The agent/manager/client relationship is an interesting one. It's something that most of us new and aspiring writers dream about getting involved in. We often believe it'll be the solution to all of our (career-building) problems. Getting an agent or manager - at first, the idea is that any representative will do - is the first major goal of breaking into the film industry. Once that's been accomplished, they should do everything and drop everything for you. This kind of thinking can be misleading, can prove frustrating, and is in many ways just wrong. That said, once you have secured representation, there are a few key things you can do to ensure a more successful writer/representative relationship.
(Full disclosure: for anyone who hasn't been keeping up with me since day one - and apologies to people who have been - I currently have both an agent and a manager.

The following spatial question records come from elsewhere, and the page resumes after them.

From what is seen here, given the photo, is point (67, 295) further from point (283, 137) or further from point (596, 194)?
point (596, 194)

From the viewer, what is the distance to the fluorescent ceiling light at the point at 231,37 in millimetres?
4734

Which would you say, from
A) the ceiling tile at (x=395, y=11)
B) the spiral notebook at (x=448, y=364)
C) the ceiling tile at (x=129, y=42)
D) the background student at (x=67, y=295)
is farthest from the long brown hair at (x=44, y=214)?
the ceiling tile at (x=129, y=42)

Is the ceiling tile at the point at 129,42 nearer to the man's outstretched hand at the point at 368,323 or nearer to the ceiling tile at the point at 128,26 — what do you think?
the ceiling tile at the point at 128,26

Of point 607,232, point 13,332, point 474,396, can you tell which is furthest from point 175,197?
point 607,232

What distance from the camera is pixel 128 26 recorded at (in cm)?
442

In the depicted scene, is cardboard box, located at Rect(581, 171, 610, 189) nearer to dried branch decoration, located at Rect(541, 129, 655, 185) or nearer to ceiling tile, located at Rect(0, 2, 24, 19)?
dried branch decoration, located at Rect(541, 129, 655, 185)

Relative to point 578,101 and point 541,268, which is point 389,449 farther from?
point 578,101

Before that, I spent about four months with a manager who did not pan out, and a good chunk of time before that when I didn't have any representation at all. Take my advice, or leave it, with a grain or a cup of salt. All of this is based on what I've been told and what I've discovered through my interactions with my various representatives.)
As emerging talent, as my agent (who I secured in October) said, I have both a very easy and a very difficult job right now. I have to keep writing. Sounds simple enough, but the stakes have changed since I was just writing for myself. The future of my relationship with my representatives hinges on my ability to deliver product (scripts) in a timely fashion. That doesn't mean first drafts, either. The bar has been raised, and I'm charged with trying to produce two industry-ready scripts per year. It's a pretty mighty task, but this first year or two is really like testing period. Sure, the goal is to sell my post-Apocalyptic spec and set me up on other projects. But I also have to prove my ability to produce quality pages in a professional window. So, part of my job is to be proactive in terms of my writing - I have to come up with marketable ideas, and then be able to follow through with the scripts. In that way, I help my representatives and myself.

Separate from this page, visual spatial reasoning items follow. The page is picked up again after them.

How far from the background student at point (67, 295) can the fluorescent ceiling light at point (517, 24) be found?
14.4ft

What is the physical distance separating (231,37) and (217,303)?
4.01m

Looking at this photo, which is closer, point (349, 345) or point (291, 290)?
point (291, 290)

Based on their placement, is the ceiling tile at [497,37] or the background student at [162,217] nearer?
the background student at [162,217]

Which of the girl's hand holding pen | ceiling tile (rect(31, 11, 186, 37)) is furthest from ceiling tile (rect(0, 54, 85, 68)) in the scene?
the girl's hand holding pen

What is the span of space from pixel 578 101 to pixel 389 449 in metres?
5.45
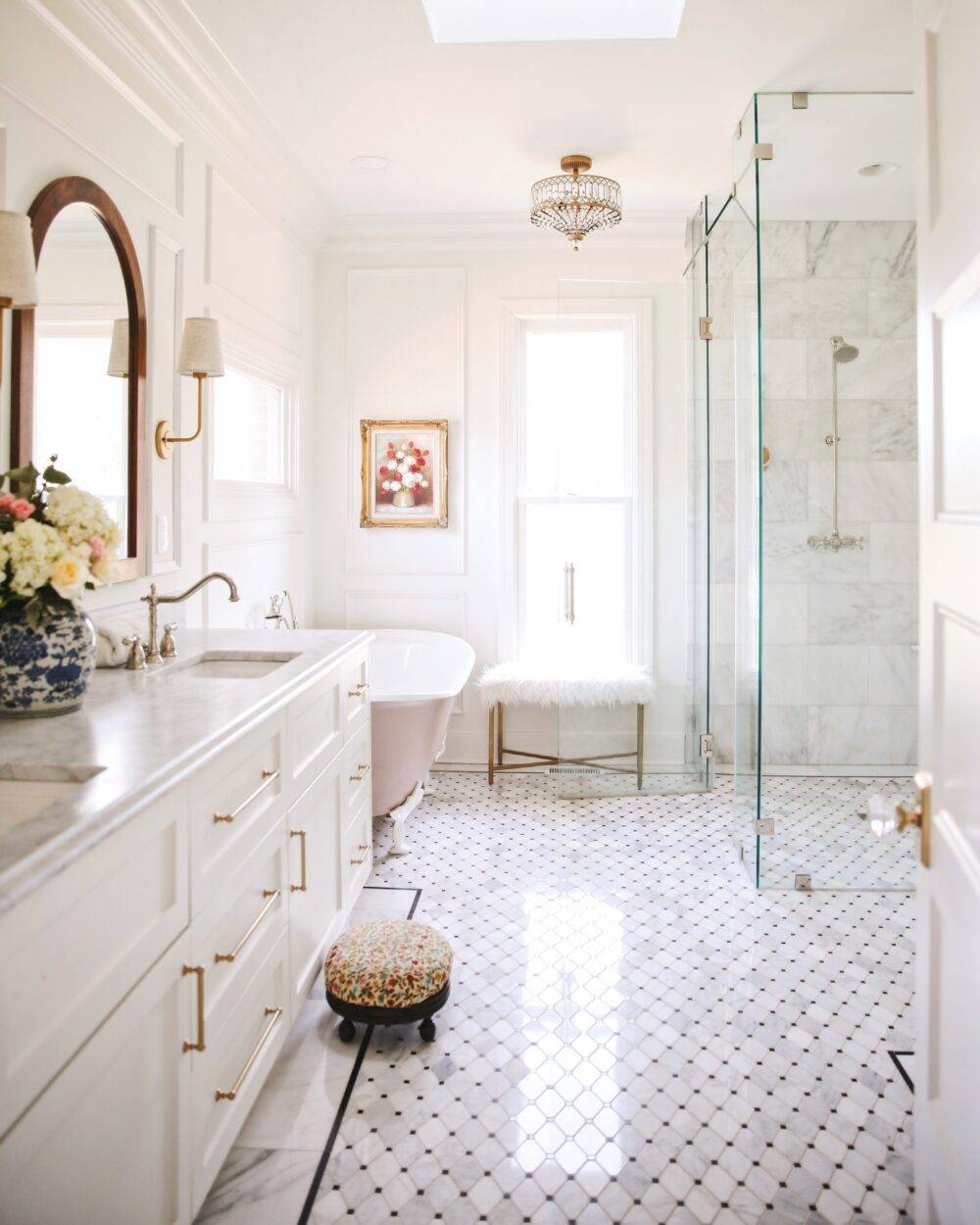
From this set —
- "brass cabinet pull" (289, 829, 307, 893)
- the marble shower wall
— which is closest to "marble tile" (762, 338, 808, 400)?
the marble shower wall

Being a proactive client doesn't end in just producing pages, though. While an agent or manager is supposed to set their writers up on meetings and get their name out into the industry, a dedicated client will try to do the same. This is where your contacts come into play. If you've held an internship or worked with someone before, and they have the power to read and maybe recommend a script, try to get that connection linked up with your reps. If you have an in at a production company, even if it's not the kind of company that does the work you're writing, let your manager or agent know. Make connections that they can follow up on on your behalf. The initial stage of your career is going to be used for building your visibility and gaining you some name-recognition. Be proactive in making connections, as well, and you'll help your representatives. After all, any help they get in marketing you, really just helps you in the end.